Hopeful30 Posted October 26, 2013 Posted October 26, 2013 ...with a rebound that you would do with a girl you are genuinely into? The reason I'm asking is because I just started dating this guy that I'm seriously interested in. I've started developing feelings for him in only a few short weeks and i'm terrified of getting my heart broken. Why? Because he broke up with his ex of almost 2 years only a month before we started officially dating. I did research but what men do with rebounds is also what they do with women they are genuinely into. "Being affectionate" can mean he's into you, or just looking to replace his ex cuz he's craving the intimacy. "Making plans with you ahead of time" can mean he's into you and likes you, or just that he doesn't want to be alone so includes you in everything (a.k.a rebound). So I want to ask the guys... what's something I should look out for? Something that you know for sure makes a woman the real deal and not a rebound? I'm started to fall for this guy but before I give in, I want to make sure he's into me for the right reasons. Thank you!

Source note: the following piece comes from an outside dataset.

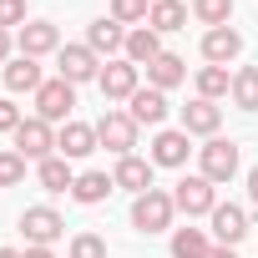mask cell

ponchsox Posted October 26, 2013 Posted October 26, 2013 It really depends on the man. Some can get over previous relationships more quickly than others. Just pay attention to his behavior. Does he ever bad mouth his ex? Did he end the relationship on good terms? What did he learn from it? At some point, after a couple of dates, you have to have this discussion with him to see if he's ready before you end up heartbroken. Take it slow and really get to know one another.
salparadise Posted October 26, 2013 Posted October 26, 2013 If he broke up with her it's probably better, but still the danger is that you're serving as a placeholder to assuage the emptiness. If he broke up because she cheated or was seeing someone else then he's probably still hurting, but if he just lost interest and ended it with no major drama it might not be too bad. Either way, a month is not much time you're right to be cautious. But you are already in a tough spot since you've started developing feeling this soon and don't know where he is on the timeline. Time to figure it out. Talk about it.
Author Hopeful30 Posted October 26, 2013 Author Posted October 26, 2013 Well what happened is when he told me when they broke up, I told him it was recent and it made me question what he was doing with me. I told him I didn't want to be a rebound and since I was developing feelings for him, it scared me that he moved on to me so quickly after his last relationship. He said he understood where I was coming from and didn't blame me for how I felt, but said that he felt it was a bit unfair that I was assuming I am a rebound. Said he saw no point in hiding his feelings if he felt something about someone. Told me that he understands if I decide not to see him anymore and that he won't tell me what to do. His exact words were "Just do what your heart/gut tells you." I took a few days to gather myself and then we resumed being normal with each other. He hasn't given me any reason to believe im a rebound, although he did say he didn't want to jump into anything serious but he still wants to see where this goes. I've also seen him reject the advances of other women. He made it clear that he is exclusively dating me (and no one else).
Claysmommy Posted October 26, 2013 Posted October 26, 2013 Listen to him. If it's one thing I've learned when a man discloses something about himself (i.e. I don't want anything serious) take that to heart and keep that in mind. So as long as you are okay with having a "casual" relationship then feel free to continue with it. On the other hand, if you think at any point you could see yourself wanting something LT or serious then I'd be cautionary, because chances are he will not allow himself to put more energy then necessary to maintain the casual relationship he'd like to have with you. So even if you invest yourself completely in this relationship, don't expect him to. Generally I will not date a guy that just broke up with someone within a month time frame. I think anywhere from 3-6 months is much better. It indicates that the person has had a decent amount of time to be alone, gather their thoughts and figure out what went wrong with the relationship. 6-12 months after a break up is even better. Knowing what I know, I would not date someone who has been broken up for only a month, 4 weeks is not enough time. At a minimum at least give it a few months before pursuing a new relationship, otherwise it says "rebound" to me. And I know this from experience. Even if I had a short term relationship, 1 month was not really enough time to move on. It always took at least 3-12 months depending on the intensity of the relationship and the circumstances around it. And people won't necessarily give off signs that they are using you as a rebound, but overtime, especially as you try to move in the serious territory that is when their "issues"(i.e. relationship baggage) will most likely come forth. Just an FYI. If I were you, and you were really into him, I'd make sure that you take it super slow, don't do anything physical anytime soon, and make sure that you two are just getting to know each other.